Search code examples
postgresqldateoverlapdate-rangecoalesce

Coalescing date ranges in postgres to eliminate overlaps


If I have a postgres table a:

  member |    start   |    end
---------+------------+------------
    1    | 2015-01-01 | 2015-05-01
---------+------------+------------
    1    | 2015-03-01 | 2015-06-01
---------+------------+------------
    2    | 2015-01-01 | 2015-05-01
---------+------------+------------
    2    | 2015-06-01 | 2015-08-01

How would I coalesce dates to eliminate overlapping ranges like this:

  member |    start   |    end
---------+------------+------------
    1    | 2015-01-01 | 2015-06-01
---------+------------+------------
    2    | 2015-01-01 | 2015-05-01
---------+------------+------------
    2    | 2015-06-01 | 2015-08-01

Solution

  • In the chop CTE original ranges are "chopped" into smaller, non-intersecting (but possibly adjacent) ranges. They are constructed from all the end points of the original ranges, both start and finish.

    Main select works as follows (read it from the inside out):

    1. Adjacent flag for a range is zero when it adjoins the previous range (assuming that ranges are ordered by their start dates).
    2. A cumulative sum of adjacent flags gives us a grouping value: all the adjacent ranges will have the same sum.
    3. Outermost block simply calculates the bounding values for the adjacent groups of ranges.
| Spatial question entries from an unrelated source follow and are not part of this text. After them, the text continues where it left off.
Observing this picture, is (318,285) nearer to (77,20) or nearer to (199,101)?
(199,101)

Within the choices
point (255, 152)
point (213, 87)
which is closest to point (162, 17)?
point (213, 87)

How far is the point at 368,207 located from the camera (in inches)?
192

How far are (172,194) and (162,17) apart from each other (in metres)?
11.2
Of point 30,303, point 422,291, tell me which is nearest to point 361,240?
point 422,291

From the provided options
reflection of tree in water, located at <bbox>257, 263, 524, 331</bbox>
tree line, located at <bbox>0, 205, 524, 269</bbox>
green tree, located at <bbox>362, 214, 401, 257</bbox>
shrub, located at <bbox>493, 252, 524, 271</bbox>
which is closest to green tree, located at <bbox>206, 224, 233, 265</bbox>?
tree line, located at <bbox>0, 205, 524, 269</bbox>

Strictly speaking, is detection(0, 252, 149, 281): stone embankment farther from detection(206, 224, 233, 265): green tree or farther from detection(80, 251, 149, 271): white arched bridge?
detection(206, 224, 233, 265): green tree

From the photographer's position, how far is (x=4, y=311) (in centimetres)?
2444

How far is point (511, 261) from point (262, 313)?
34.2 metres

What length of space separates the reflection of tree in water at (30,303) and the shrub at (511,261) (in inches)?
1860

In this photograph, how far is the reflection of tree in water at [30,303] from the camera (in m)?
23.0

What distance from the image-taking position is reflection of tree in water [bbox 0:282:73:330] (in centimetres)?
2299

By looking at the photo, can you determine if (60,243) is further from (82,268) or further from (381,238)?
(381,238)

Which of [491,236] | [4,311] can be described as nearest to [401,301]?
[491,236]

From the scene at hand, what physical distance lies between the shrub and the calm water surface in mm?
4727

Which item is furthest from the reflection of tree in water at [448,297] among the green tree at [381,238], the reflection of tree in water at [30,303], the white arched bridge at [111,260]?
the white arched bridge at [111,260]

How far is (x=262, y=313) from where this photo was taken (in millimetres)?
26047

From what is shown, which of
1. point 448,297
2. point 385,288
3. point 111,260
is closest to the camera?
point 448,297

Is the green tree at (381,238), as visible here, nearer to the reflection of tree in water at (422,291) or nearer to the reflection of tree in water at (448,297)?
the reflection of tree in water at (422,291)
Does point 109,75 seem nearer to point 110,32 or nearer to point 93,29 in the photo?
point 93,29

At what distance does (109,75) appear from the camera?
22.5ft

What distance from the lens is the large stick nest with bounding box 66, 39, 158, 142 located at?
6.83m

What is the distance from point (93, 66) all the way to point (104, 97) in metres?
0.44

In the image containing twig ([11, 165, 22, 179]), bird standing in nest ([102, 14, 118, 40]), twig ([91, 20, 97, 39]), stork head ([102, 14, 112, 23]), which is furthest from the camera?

    Black magic of window functions...

    with chop as (
      select member,
             pt as start,
             lead(pt) over (partition by member order by pt) finish,
             (
               select count(*)
               from   a
               where  b.member = a.member
               and    b.pt >= a.start
               and    b.pt < a.finish
             ) need_it
      from   (
               select member, start pt from a
               union
               select member, finish pt from a
             ) b
    )
    -- 3
    select member,
           min(start),
           max(finish)
    from   (
             -- 2
             select member,
                    start,
                    finish,
                    sum(adjacent) over (partition by member order by start) grp
             from   (
                      -- 1
                      select member,
                             start,
                             finish,
                             case
                               when start <= lag(finish) over (partition by member order by start)
                               then 0
                               else 1
                             end adjacent
                      from   chop
                      where  need_it > 0
                    ) t
           ) q
    group by member,
             grp
    order by member,
             min(start);
    

    I renamed end to finish because end is a keyword.